I've been puzzling for weeks about which band I wanted to kick off Scottish Sundays with. Big Country, the band that ruled my late teenaged years? Pilot, whose hit "Magic" inspired me during the magical Spring of 1975? The Cocteau Twins? Pre-sellout Simple Minds?
Then it occurred to me that there's only one place to begin: the all-time subversive classic, the film they couldn't ban, The Wicker Man.
The more I watch this film the more dangerous I realize that it is, and the more I realize why the powers-that-be were so eager to suppress it, going so far as to bury the negative under the asphalt of a highway. I start to (strongly) suspect that the roundly-hated remake of the film was no homage, rather a deliberate effort to discredit and tarnish the reputation of the original. Given all of this drama, it almost pains me to note that none of the stars of the film are themselves Scottish!
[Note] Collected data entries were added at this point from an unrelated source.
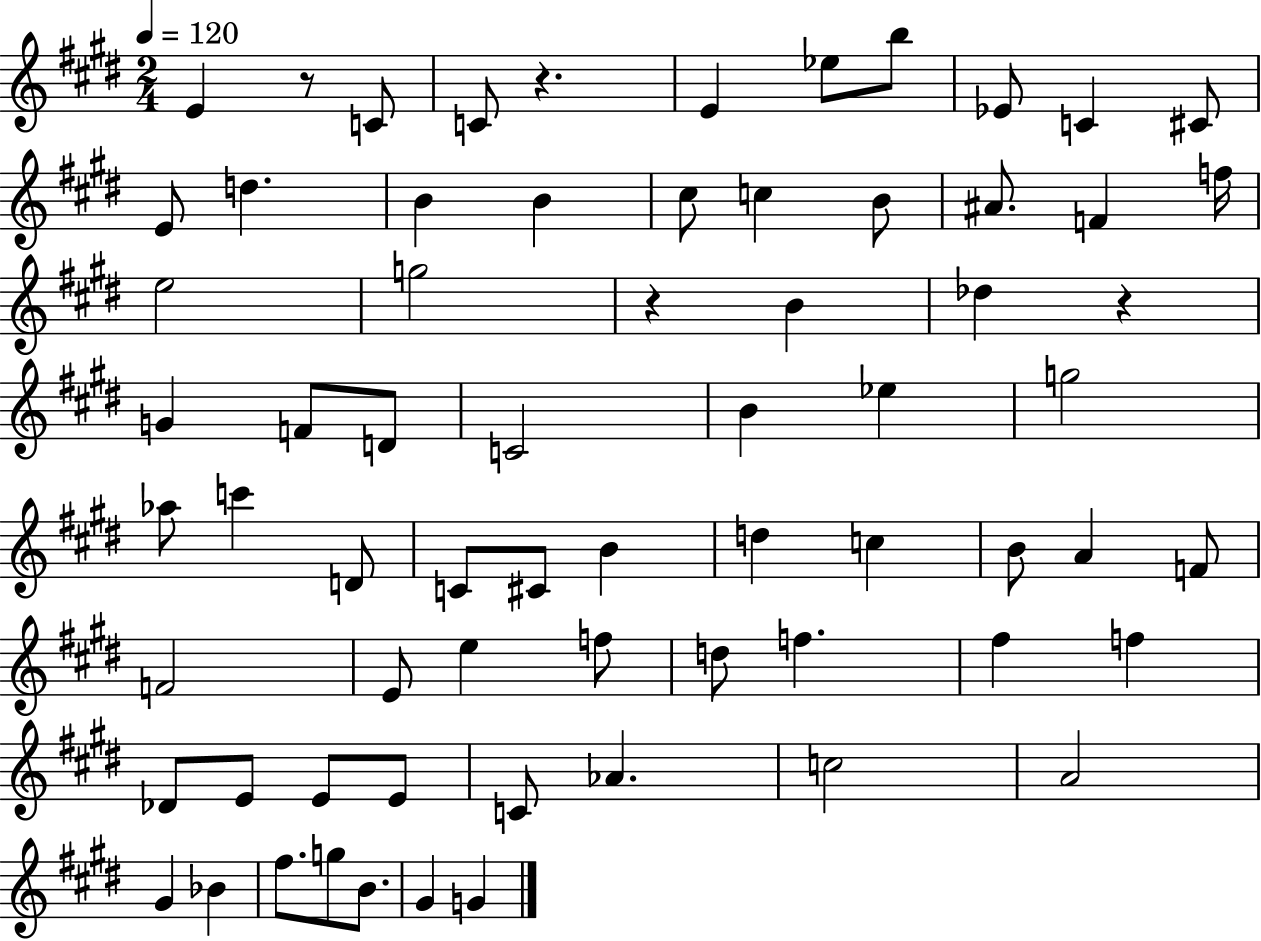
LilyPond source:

{
  \clef treble
  \numericTimeSignature
  \time 2/4
  \key e \major
  \tempo 4 = 120
  e'4 r8 c'8 | c'8 r4. | e'4 ees''8 b''8 | ees'8 c'4 cis'8 | \break e'8 d''4. | b'4 b'4 | cis''8 c''4 b'8 | ais'8. f'4 f''16 | \break e''2 | g''2 | r4 b'4 | des''4 r4 | \break g'4 f'8 d'8 | c'2 | b'4 ees''4 | g''2 | \break aes''8 c'''4 d'8 | c'8 cis'8 b'4 | d''4 c''4 | b'8 a'4 f'8 | \break f'2 | e'8 e''4 f''8 | d''8 f''4. | fis''4 f''4 | \break des'8 e'8 e'8 e'8 | c'8 aes'4. | c''2 | a'2 | \break gis'4 bes'4 | fis''8. g''8 b'8. | gis'4 g'4 | \bar "|."
}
And on the heels of all the Hathor symbolism we've been looking at, what else but this ritual to the goddess of love and music and drink could be culled from that epochal film?
This scene features Wicker Man soundtrack composer, the Italian-American (!) Paul Giovanni singing the lead.
Aside from acting as the setting of The Wicker Man, Scotland is the land of the Templar Diaspora, Rosslyn Chapel, the Edinburgh Beltane Festival, and a whole host of shamanic musicians whose work will be celebrated here in the weeks to come.